How Taking Chemistry Made Me a Better Writer

When I decided that I was going to take Advanced Placement Chemistry my senior year of high school, I got my fair share of puzzled looks.  “But you’re an English person,” they’d say.  “What are you doing in a Chem class?”

In truth, they weren’t wrong.  I was even surprised that I wanted to take the most advanced Chem class that my school offered.  AP Chem had a reputation akin to the grim reaper’s and even the brightest science students would willingly attest to the soul-crushing amount of work.  I started asking myself the very question that the world was asking me: what was I doing in a class like that?

Well, I had my reasons, but they were nothing more than “I heard that taking AP Chem will help me get into college.”  I wasn’t in it for the grade, I was in it for the college acceptance letter that a challenging senior year course load would hopefully bring to my doorstep.  With so weak a rationale and so strong a determination to grab AP Chem by the horns, I began my journey through the world of advanced chemistry with hopes that the curriculum would get easier as I became a stronger student.  It didn’t.

Flash forward to March, when my college interviews were in full-swing and I already had a few acceptance letters sitting on my kitchen table.  This particular interview was at Elon University for the Honors Program and I expected curveball questions.  They were going to ask groundbreaking things, abstract things, provocative things, and I knew that I had to be on my game if I wanted a spot in the program.

So when I sat down with my interviewer, I was surprised when he asked me this question: what classes are you taking now that made you want to be a writer?

I didn’t know whether to shout with joy or curl into a ball.  That was an easy question, right?  I had a perfect answer mapped out in my head, but I was even more surprised when I heard myself give an answer.  “Well, the classes that make me want to be a writer are my creative writing class… and AP Chemistry.”

The professor was almost as shocked as I was, insisting that I explained my unique and quite unconventional answer.  At this point, I was flying by the seat of my pants.  I had spent the better part of two semesters hating that class, but as I explained my rationale to him, I was also explaining it to myself.

AP Chemistry taught me more than how ionic solids dissociate or how to calculate the equilibrium constant of the combustion of methane.  AP Chemistry taught me things that were so out of my comfort zone, so far off my radar that I realized how much I don’t know.  I realized that I am a blip on a map, a speck dropped in the middle of an ocean full of things to know.  In a world where the size of our knowledge will soon double every twelve hours, there are so many things that we know and so many things that we will never know.

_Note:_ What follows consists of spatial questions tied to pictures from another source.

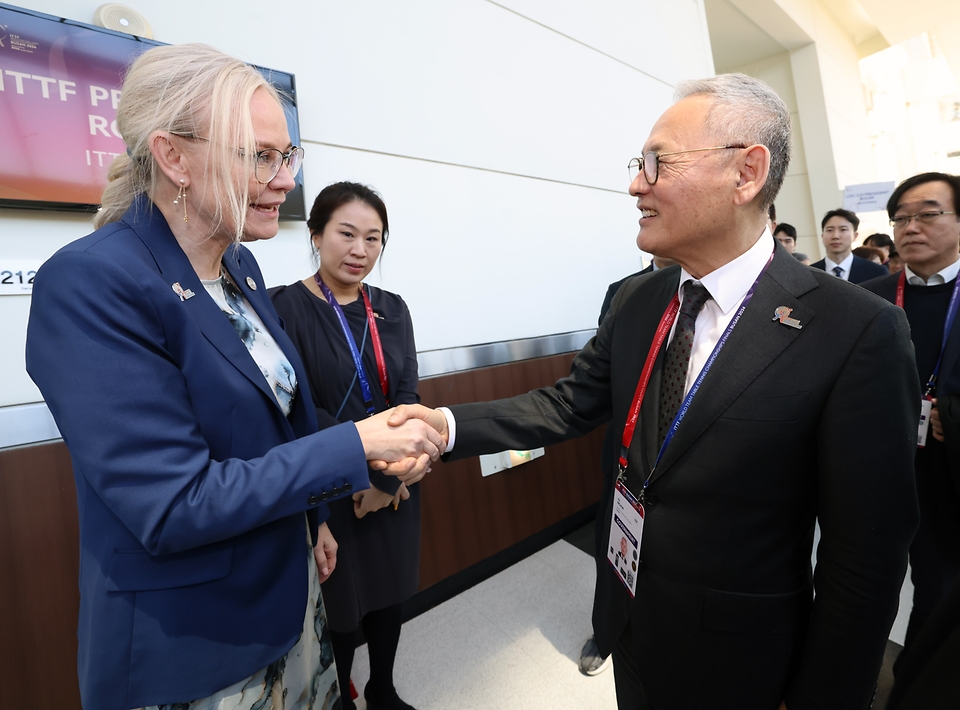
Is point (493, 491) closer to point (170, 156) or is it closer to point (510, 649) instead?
point (510, 649)

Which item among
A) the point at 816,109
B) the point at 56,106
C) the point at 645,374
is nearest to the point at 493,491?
the point at 645,374

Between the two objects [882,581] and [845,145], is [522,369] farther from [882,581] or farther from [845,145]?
[845,145]

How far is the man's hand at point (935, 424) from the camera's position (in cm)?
174

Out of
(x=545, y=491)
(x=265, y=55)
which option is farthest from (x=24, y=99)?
(x=545, y=491)

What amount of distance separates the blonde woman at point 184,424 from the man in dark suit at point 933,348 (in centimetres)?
205

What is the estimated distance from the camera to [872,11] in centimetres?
746

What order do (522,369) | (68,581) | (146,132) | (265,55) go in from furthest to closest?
(522,369)
(265,55)
(68,581)
(146,132)

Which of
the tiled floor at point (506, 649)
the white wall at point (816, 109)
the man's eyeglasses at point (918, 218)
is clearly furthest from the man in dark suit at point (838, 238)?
the tiled floor at point (506, 649)

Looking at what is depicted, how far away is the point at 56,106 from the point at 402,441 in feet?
5.50

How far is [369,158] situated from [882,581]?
2492 mm

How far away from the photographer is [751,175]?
1.05 metres

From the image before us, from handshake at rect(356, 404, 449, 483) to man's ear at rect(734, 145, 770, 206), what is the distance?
2.82 ft

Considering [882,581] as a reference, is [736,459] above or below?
above

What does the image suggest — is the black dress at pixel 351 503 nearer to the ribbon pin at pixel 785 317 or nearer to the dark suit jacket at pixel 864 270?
the ribbon pin at pixel 785 317
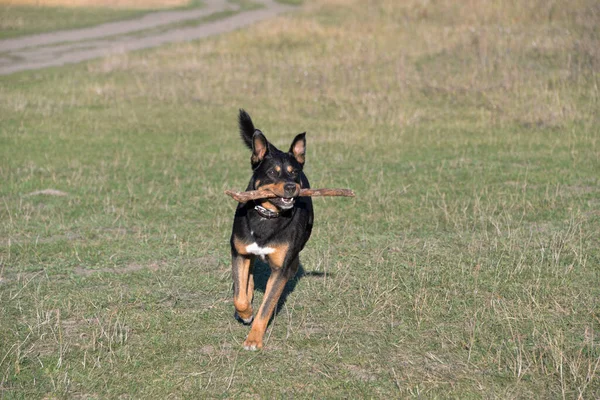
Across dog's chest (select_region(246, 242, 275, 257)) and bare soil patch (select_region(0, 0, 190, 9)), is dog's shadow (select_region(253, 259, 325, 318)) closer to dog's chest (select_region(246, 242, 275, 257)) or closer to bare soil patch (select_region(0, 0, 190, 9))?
dog's chest (select_region(246, 242, 275, 257))

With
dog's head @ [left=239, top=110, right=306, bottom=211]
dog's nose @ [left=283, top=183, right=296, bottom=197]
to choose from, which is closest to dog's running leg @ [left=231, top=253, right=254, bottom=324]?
dog's head @ [left=239, top=110, right=306, bottom=211]

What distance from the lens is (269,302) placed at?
596 centimetres

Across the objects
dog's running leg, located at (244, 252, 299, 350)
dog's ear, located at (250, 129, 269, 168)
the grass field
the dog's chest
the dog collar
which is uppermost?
dog's ear, located at (250, 129, 269, 168)

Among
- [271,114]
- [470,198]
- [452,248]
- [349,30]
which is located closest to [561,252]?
[452,248]

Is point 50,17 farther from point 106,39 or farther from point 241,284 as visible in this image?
point 241,284

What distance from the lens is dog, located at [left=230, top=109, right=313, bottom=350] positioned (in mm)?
5945

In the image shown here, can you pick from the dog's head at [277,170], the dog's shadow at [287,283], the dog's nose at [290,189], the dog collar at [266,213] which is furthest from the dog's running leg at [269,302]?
the dog's shadow at [287,283]

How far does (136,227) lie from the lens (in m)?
9.23

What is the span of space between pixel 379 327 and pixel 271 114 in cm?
1118

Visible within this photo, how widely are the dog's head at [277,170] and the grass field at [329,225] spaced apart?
999 mm

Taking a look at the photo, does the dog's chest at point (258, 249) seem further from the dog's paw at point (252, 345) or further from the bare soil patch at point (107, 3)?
the bare soil patch at point (107, 3)

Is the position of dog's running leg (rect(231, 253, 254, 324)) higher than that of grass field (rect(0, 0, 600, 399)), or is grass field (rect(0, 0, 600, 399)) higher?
dog's running leg (rect(231, 253, 254, 324))

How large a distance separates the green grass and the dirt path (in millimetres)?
646

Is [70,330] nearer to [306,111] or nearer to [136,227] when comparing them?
[136,227]
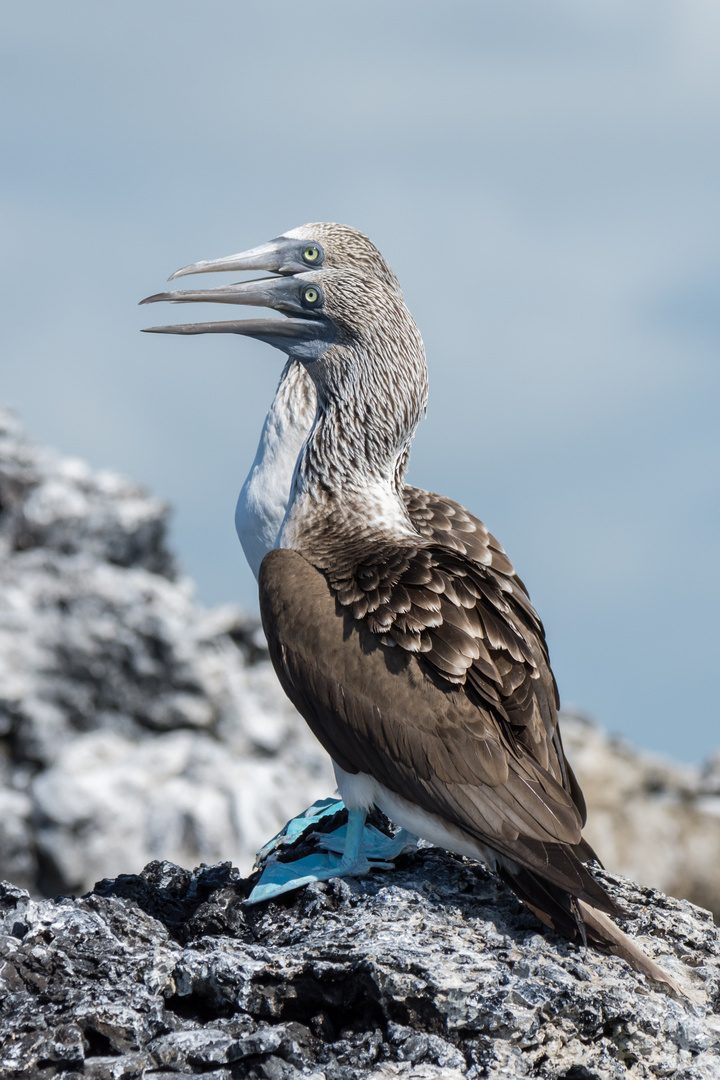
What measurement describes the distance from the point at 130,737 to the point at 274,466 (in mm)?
17659

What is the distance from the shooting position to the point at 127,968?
195 inches

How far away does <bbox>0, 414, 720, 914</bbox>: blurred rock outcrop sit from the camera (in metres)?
22.8

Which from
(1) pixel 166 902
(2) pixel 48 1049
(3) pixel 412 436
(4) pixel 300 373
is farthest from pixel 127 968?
(4) pixel 300 373

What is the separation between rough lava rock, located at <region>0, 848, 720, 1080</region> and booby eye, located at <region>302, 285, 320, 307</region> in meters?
3.39

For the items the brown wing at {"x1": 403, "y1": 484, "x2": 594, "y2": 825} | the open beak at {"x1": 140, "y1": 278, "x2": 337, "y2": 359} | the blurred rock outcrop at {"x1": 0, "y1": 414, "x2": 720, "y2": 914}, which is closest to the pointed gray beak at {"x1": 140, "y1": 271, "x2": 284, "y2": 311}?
the open beak at {"x1": 140, "y1": 278, "x2": 337, "y2": 359}

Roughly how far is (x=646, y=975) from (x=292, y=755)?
20544 mm

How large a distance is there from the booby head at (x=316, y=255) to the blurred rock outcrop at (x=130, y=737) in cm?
1686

Maybe that’s why I took AP Chemistry.  Not for the grade or for the prestige that comes with an AP exam score, but for the idea that I left my Chem class with a little bit more knowledge in my head.  I took it because I want to spend my life writing about the things around us and if I don’t know about my world, then how can I turn it into plot and dialogue and character?  In order to write about anything, I need to know about everything, whether that be how to write convincing characters or how to calculate the bond angle of a tetrahedral molecule arrangement.

XO, Annie

7 thoughts on “How Taking Chemistry Made Me a Better Writer

  1. Your love for language is clear as you dig into the intricacies of it. Enjoyed reading the connection you made with AP Chemistry in this regard.

  2. I love this perpective on learning/education. It’s very indicative of what a lot of liberal arts schools (like Elon, like Sewanee) are striving to instill in their students! Great post 🙂

  3. I loved this post! I actually feel validated in some way (seems weird but I don’t know how to say it..)

    I’m a writer for my school newspaper (editor-in-chief last year) so I applied to the Humanities strand for senior high to possibly pursue a college course related to writing, but four days later, I decided to transfer to the STEM strand (Science and Math). And everyone else was surprised and kept asking me why I won’t take up journalism in the future etc etc. I’m graduating this year and only now did I convince myself that the reason I took up STEM because I can learn the things I can’t be able to teach myself because they are really challenging and new to me.